Well, I think that processing speed, it happens along a continuum, like a bell-shaped  curve and probably before, let’s just say 20 years before now, 25 years before now, having slow processing speed did not necessarily place you at risk for increased anxiety because the environment was a lot slower paced. Now, kids with slow processing speed who also have anxiety, the world that we live in can fuel the pressure, which can fuel the anxiety, which can make what could be just sort of a normal weakness. We all have strengths and weaknesses, but this normal weakness in processing speed now becomes something much larger than it was in the past because there are so many pressures on kids to get things done, so many things that we have to keep track of.

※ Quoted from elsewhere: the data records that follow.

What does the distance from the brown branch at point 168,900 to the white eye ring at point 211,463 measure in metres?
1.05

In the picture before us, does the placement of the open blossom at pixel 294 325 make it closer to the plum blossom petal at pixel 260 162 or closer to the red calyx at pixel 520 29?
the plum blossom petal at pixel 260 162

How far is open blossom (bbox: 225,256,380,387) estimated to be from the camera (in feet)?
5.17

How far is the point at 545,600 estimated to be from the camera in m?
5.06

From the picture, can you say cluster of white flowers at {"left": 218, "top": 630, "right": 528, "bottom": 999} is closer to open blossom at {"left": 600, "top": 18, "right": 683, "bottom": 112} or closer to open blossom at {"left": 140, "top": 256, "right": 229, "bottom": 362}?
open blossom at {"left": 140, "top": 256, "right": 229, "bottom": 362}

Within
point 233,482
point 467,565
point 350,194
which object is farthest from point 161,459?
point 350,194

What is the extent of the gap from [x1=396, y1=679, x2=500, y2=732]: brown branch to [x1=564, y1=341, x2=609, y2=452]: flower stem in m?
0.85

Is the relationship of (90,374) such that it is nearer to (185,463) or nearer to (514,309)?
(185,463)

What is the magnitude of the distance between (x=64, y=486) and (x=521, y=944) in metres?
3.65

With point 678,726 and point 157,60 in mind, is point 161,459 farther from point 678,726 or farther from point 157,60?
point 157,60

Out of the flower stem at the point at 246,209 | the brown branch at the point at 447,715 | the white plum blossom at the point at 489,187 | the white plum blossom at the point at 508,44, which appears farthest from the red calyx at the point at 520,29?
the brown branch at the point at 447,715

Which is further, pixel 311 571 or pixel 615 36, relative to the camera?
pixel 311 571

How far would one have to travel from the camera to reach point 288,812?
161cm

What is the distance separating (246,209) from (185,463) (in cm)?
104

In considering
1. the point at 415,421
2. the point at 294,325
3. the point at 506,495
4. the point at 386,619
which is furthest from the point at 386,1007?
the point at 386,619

Keep in mind that it’s much more of a significant problem for kids with anxiety. I feel like kids with slower processing speed are really kind of like the I call them the Buddhas of our society. They’re the thoughtful sort of people, the deep slow thinkers who benefit from walking in the woods, or just kind of hanging out on their bed and looking at the ceiling, kind of thinking about things that can also be really good for anxiety. That’s not something that really is valued in our society and it’s not something that we necessarily teach kids how to do anymore.